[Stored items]
=== Section Start ===

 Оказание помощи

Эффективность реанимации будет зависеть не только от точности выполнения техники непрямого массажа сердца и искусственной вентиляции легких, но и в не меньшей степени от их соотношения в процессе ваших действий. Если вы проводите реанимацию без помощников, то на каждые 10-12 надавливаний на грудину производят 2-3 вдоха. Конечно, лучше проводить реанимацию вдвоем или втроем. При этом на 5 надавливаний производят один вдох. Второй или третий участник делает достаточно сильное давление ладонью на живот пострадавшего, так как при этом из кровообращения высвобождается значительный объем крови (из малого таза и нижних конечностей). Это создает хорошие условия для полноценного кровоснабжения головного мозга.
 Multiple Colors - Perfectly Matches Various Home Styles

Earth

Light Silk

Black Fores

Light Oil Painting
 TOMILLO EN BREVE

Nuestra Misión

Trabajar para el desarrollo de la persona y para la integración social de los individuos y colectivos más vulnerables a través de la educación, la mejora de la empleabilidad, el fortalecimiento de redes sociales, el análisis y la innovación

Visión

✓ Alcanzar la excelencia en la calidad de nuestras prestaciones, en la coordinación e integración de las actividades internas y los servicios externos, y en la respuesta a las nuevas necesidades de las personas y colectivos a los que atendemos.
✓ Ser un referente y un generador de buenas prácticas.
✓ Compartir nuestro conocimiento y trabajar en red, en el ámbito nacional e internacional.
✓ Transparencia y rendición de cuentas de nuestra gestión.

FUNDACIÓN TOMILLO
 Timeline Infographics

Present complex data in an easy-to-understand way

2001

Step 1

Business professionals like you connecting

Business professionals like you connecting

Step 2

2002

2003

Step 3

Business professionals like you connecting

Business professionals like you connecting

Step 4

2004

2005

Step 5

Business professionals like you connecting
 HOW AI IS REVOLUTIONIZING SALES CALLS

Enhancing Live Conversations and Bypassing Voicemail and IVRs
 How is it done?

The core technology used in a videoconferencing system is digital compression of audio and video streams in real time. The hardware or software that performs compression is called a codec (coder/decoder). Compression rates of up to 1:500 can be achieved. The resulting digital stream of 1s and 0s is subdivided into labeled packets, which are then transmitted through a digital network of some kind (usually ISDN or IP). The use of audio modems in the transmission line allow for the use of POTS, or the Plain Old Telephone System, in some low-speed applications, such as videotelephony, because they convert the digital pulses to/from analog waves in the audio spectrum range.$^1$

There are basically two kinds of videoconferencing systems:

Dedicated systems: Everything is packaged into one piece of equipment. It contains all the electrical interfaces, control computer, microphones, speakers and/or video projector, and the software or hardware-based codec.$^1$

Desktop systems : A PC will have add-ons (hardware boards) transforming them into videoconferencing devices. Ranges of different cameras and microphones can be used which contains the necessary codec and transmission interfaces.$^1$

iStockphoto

=== Section End ===

▶ _YOUR TASK_
Beginning with the first line above, could you copy every line exactly, up to and including the one with "los que atendemos."?

▶ _OUTPUT_
 Оказание помощи

Эффективность реанимации будет зависеть не только от точности выполнения техники непрямого массажа сердца и искусственной вентиляции легких, но и в не меньшей степени от их соотношения в процессе ваших действий. Если вы проводите реанимацию без помощников, то на каждые 10-12 надавливаний на грудину производят 2-3 вдоха. Конечно, лучше проводить реанимацию вдвоем или втроем. При этом на 5 надавливаний производят один вдох. Второй или третий участник делает достаточно сильное давление ладонью на живот пострадавшего, так как при этом из кровообращения высвобождается значительный объем крови (из малого таза и нижних конечностей). Это создает хорошие условия для полноценного кровоснабжения головного мозга.
 Multiple Colors - Perfectly Matches Various Home Styles

Earth

Light Silk

Black Fores

Light Oil Painting
 TOMILLO EN BREVE

Nuestra Misión

Trabajar para el desarrollo de la persona y para la integración social de los individuos y colectivos más vulnerables a través de la educación, la mejora de la empleabilidad, el fortalecimiento de redes sociales, el análisis y la innovación

Visión

✓ Alcanzar la excelencia en la calidad de nuestras prestaciones, en la coordinación e integración de las actividades internas y los servicios externos, y en la respuesta a las nuevas necesidades de las personas y colectivos a los que atendemos.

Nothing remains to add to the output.